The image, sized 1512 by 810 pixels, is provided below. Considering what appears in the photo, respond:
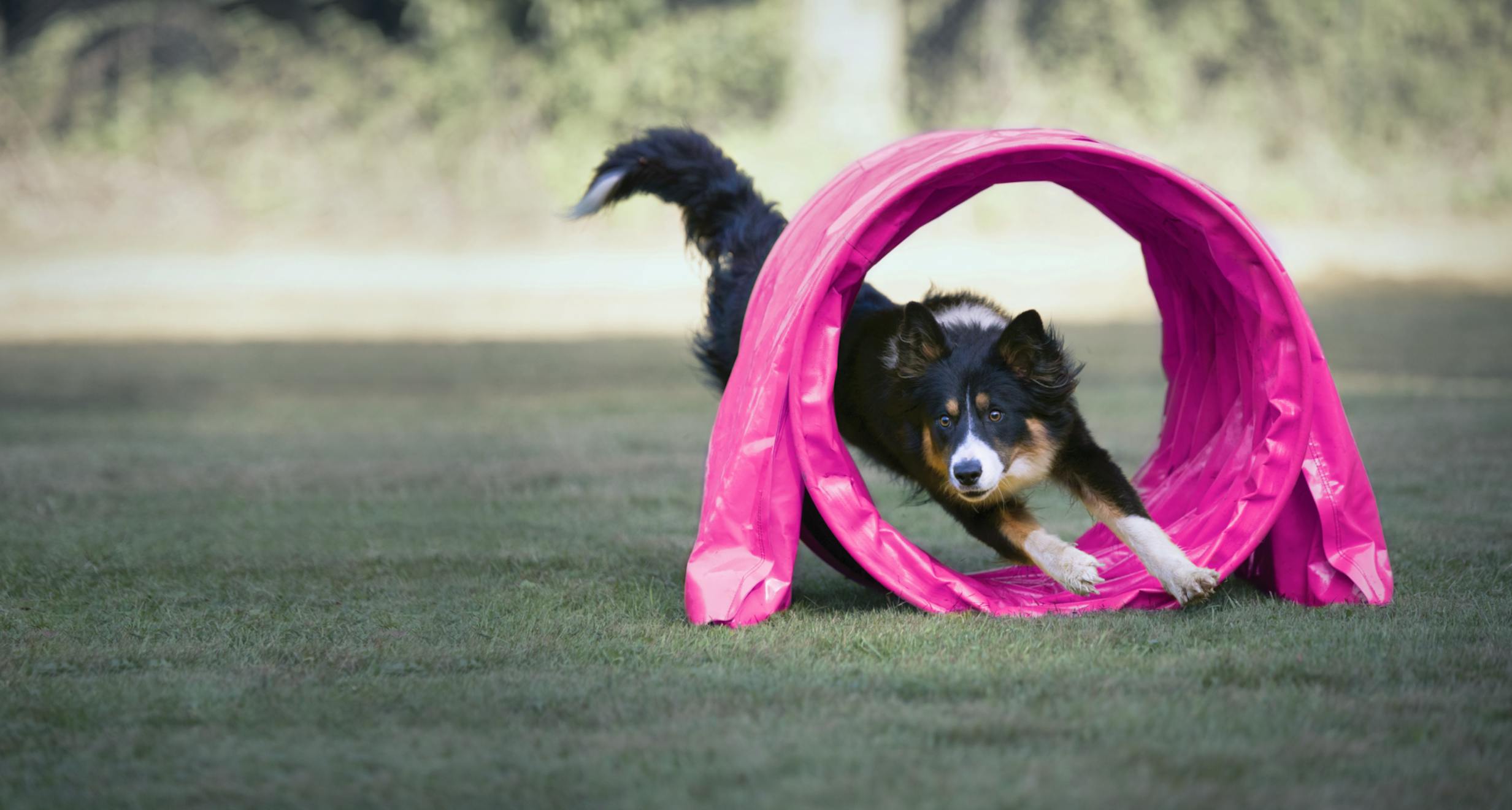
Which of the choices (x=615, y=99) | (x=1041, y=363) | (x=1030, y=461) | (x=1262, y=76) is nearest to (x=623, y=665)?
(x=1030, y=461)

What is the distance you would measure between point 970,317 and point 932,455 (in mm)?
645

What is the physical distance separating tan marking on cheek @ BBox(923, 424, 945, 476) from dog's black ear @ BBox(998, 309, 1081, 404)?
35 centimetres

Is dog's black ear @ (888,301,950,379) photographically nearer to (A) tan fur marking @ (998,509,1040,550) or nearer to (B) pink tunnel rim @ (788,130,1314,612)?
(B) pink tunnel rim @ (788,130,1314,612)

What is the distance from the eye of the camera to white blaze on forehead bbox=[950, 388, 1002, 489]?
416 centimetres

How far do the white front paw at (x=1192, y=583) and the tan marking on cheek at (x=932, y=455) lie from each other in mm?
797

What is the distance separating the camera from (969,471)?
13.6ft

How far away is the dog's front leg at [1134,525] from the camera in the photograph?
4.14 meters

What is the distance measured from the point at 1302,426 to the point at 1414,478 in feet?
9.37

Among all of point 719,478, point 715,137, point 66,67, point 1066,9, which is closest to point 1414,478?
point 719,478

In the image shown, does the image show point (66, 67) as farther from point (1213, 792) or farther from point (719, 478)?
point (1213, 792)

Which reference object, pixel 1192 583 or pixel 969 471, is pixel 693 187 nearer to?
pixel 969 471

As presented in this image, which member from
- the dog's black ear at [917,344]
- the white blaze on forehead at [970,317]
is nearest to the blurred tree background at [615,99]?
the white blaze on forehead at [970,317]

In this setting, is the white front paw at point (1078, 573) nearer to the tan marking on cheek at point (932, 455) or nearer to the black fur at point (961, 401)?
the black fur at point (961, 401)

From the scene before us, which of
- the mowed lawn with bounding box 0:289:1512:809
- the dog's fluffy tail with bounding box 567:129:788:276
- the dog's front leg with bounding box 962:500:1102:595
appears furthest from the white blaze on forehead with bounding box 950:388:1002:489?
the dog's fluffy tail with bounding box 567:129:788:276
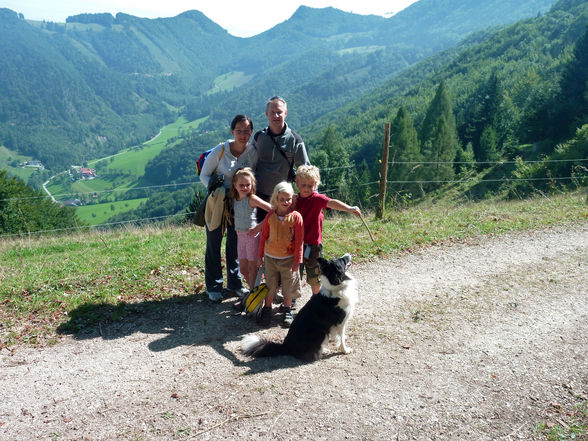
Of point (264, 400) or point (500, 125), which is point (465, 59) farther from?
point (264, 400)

* * * * * * * * *

# What you will do
Copy out the stretch of rows from the line containing "In this setting, is" through the end of the rows, with the wording unchanged, and leave out the pictures.

# Output for this exercise
In this setting, is the white front paw at point (1078, 573) nearer to the tan marking on cheek at point (932, 455) or nearer to the black fur at point (961, 401)?
the black fur at point (961, 401)

From the scene before us, which of
- the mowed lawn with bounding box 0:289:1512:809
- the dog's fluffy tail with bounding box 567:129:788:276
- the dog's front leg with bounding box 962:500:1102:595
appears furthest from the white blaze on forehead with bounding box 950:388:1002:489?
the dog's fluffy tail with bounding box 567:129:788:276
Of point (264, 400) or point (500, 125), which is point (465, 59) farther from?
point (264, 400)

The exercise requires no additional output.